I’ll talk about more of my progress here occasionally, as part of that work. If you have issues with anxiety, performance or other mental issues, please consider this a safe space to share your experience and perspective. I welcome you. Let’s work through this together.
This really hits home for me, because I’ve developed so much of the same issues that you’ve described here. I procrastinate because of serial perfectionism brought on by a fear of failure, or more specifically, a fear of other people’s negative reactions to my failure.

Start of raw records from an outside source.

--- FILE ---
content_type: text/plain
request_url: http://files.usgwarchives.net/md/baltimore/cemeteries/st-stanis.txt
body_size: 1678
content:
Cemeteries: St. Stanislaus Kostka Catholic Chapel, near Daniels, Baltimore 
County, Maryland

I grew up being physically, verbally, emotionally, socially, and psychologically bullied by many of my peers, as well as physically and psychologically abused by my father, and it was mostly for reasons I didn’t understand at the time. In addition to fearing social isolation and ostracism, I also fear being physically attacked or even murdered if I mess up, because my subconscious developed this narrative that says, “If I put even one toe out of line, even once, it might be enough to set off someone else to the point that they will physically attack me for messing up.”
Forcing myself to act for fear of more tangible, realistic consequences on a deadline has helped me overcome some of these fears, at least in the short term.